# Task to carry out:
Print every one of the entries below verbatim, line for line, without changing anything.

# Stored data:
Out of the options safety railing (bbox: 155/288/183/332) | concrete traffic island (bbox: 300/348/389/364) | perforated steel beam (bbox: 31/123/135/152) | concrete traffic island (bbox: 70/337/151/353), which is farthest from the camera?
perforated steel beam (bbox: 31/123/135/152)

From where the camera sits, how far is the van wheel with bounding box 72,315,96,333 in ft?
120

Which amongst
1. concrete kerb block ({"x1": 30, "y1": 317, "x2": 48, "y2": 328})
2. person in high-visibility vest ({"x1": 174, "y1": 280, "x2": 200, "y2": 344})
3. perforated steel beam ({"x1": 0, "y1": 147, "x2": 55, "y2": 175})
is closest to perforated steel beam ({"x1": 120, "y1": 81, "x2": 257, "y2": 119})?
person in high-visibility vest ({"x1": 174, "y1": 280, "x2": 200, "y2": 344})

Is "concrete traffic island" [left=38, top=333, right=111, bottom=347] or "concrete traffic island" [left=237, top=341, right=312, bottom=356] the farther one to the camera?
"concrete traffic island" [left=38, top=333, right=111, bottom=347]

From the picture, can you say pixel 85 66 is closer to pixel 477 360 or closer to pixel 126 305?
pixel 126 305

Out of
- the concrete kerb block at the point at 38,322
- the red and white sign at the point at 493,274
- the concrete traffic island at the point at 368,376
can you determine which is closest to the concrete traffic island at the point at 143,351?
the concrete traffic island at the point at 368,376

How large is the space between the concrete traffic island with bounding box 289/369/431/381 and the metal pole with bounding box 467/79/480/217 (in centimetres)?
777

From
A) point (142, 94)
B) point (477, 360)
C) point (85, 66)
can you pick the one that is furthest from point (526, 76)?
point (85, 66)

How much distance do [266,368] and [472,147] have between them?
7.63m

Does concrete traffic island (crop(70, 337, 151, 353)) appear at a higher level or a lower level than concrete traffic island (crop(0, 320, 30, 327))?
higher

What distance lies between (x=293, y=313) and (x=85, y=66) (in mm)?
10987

# Response below:
Out of the options safety railing (bbox: 155/288/183/332) | concrete traffic island (bbox: 300/348/389/364) | perforated steel beam (bbox: 31/123/135/152) | concrete traffic island (bbox: 70/337/151/353), which is farthest from the camera?
perforated steel beam (bbox: 31/123/135/152)

From where the camera sits, how far is the van wheel with bounding box 72,315,96,333 in ft?
120

Which amongst
1. concrete kerb block ({"x1": 30, "y1": 317, "x2": 48, "y2": 328})
2. person in high-visibility vest ({"x1": 174, "y1": 280, "x2": 200, "y2": 344})
3. perforated steel beam ({"x1": 0, "y1": 147, "x2": 55, "y2": 175})
is closest to perforated steel beam ({"x1": 120, "y1": 81, "x2": 257, "y2": 119})?
person in high-visibility vest ({"x1": 174, "y1": 280, "x2": 200, "y2": 344})

Is "concrete traffic island" [left=38, top=333, right=111, bottom=347] or "concrete traffic island" [left=237, top=341, right=312, bottom=356] the farther one to the camera?
"concrete traffic island" [left=38, top=333, right=111, bottom=347]

From the picture, can you say pixel 85 66 is closer to pixel 477 360 or closer to pixel 126 305?
pixel 126 305

Out of
- the concrete kerb block at the point at 38,322
- the red and white sign at the point at 493,274
- the concrete traffic island at the point at 368,376
can you determine which is closest to the concrete traffic island at the point at 143,351?
the concrete traffic island at the point at 368,376

How large is the space between the concrete traffic island with bounding box 289/369/431/381 and the metal pole with bounding box 467/79/480/217 (in centimetres)?
777

From
A) point (142, 94)
B) point (477, 360)
C) point (85, 66)
can you pick the one that is furthest from point (526, 76)?
point (85, 66)

How much distance do [266,368] and [472,147] have between them?
7.63m

Does concrete traffic island (crop(70, 337, 151, 353)) appear at a higher level or a lower level than concrete traffic island (crop(0, 320, 30, 327))?
higher

What distance lies between (x=293, y=313) and (x=85, y=66) (in mm)?
10987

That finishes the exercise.